The NLRP3 inflammasome, an upstream regulator of IL-1β production, has also been related to the atherosclerotic process. Cholesterol-crystal-induced NLRP3 inflammasome activation plays a pivotal role in the pathogenesis of atherosclerosis [21]. OxLDL, the key driver of inflammation in atherosclerosis, is responsible for the generation of cholesterol crystals within the plaques. Initially, macrophages engulf oxidized LDL particles, transforming into lipid-laden foam cells. As the plaque progresses, excessive cholesterol accumulation can lead to the formation of cholesterol crystals [21]. These cholesterol crystals are insoluble and can be highly inflammatory, leading to cellular stress and injury. The stressed and dying cells release DAMPs, including ATP, mitochondrial DNA, and ROS [21]. The cholesterol crystals and the released DAMPs serve as activators of the NLRP3 inflammasome [21]. However, the precise mechanism by which cholesterol crystals directly activate NLRP3 is still not fully understood. It is believed that cholesterol crystals are phagocytosed by macrophages and accumulate in lysosomes, disrupting the integrity of the lysosomal membrane and ultimately inducing lysosomal destabilization and rupture (Figure 1). Following lysosomal rupture, there is a release of lysosomal cathepsins, particularly cathepsin B [21]. These lysosomal cathepsins can then promote NLRP3 inflammasome activation [21]. Lysosomal cathepsins can directly cleave and activate the NLRP3 protein [22]. This cleavage can result in the exposure of specific domains within NLRP3 that are required for its activation. Lysosomal cathepsins can indirectly trigger mitochondrial dysfunction, which is a known contributor to NLRP3 inflammasome activation through ROS production and mitochondrial DNA release [22].
Following activation, NLRP3 recruits the adaptor protein ASC through homotypic interactions between the PYD of NLRP3 and the PYD of ASC [21]. ASC, in turn, recruits the effector pro-caspase-1 through homotypic CARD–CARD interactions [21]. The formation of the NLRP3 inflammasome complex leads to the autoproteolytic activation of caspase-1 within the complex [21]. Active caspase-1 then cleaves pro-IL-1β and pro-IL-18 into their active forms, IL-1β, and IL-18, respectively, which are then released from the cell [21]. These proinflammatory cytokines mediate the recruitment and activation of additional immune cells, further promoting the sustained inflammatory response within the plaque, with further recruitment of monocytes and T cells [23]. These cells further contribute to the formation of a necrotic core and thinning of the fibrous cap, rendering the plaque susceptible to rupture and thrombosis.

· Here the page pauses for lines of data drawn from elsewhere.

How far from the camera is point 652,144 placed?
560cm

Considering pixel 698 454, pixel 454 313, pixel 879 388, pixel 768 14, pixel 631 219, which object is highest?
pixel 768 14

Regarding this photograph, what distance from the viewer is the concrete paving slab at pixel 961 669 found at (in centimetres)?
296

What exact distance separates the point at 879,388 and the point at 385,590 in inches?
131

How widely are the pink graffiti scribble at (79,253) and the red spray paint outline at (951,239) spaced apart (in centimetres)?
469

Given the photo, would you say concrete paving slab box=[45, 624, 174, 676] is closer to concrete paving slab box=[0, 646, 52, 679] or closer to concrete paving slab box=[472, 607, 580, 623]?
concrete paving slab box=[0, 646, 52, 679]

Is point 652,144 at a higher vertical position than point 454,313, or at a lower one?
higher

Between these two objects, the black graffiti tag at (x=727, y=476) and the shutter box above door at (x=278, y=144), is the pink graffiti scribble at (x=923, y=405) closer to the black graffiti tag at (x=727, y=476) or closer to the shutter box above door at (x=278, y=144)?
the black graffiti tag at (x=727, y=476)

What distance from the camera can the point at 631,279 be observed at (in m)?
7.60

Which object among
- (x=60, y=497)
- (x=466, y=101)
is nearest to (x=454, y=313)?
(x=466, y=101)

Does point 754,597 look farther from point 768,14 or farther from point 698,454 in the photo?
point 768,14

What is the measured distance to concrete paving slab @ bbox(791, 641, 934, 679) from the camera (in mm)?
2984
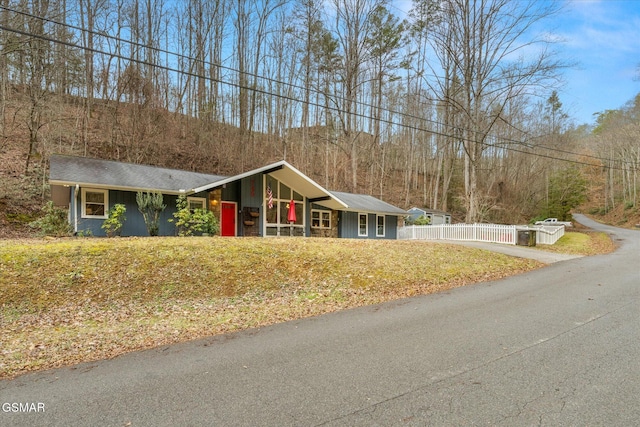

The NLRP3 inflammasome has been linked with various other deleterious pro-atherosclerotic conditions. To begin, it has been linked to diabetes-induced endothelial dysfunction, since NLRP3 knockdown in a diabetic atherosclerotic mice model led to decreased expression of adhesion molecules [24]. Nicotine intake can also influence plaque instability through the NLRP3 inflammasome due to the lysosomal dysfunction of VSMCs [25]. Moreover, in an angiotensin-II-induced hypertension mouse model, the NLRP3-/- group had reduced blood pressure and largely recovered endothelial function and oxidative stress markers [26]. Additionally, hyperuricemia, a known risk factor of atherosclerotic cardiovascular disease, may promote atheroprone actions through the NLRP3 inflammasome-mediated endothelial cell pyroptosis [27].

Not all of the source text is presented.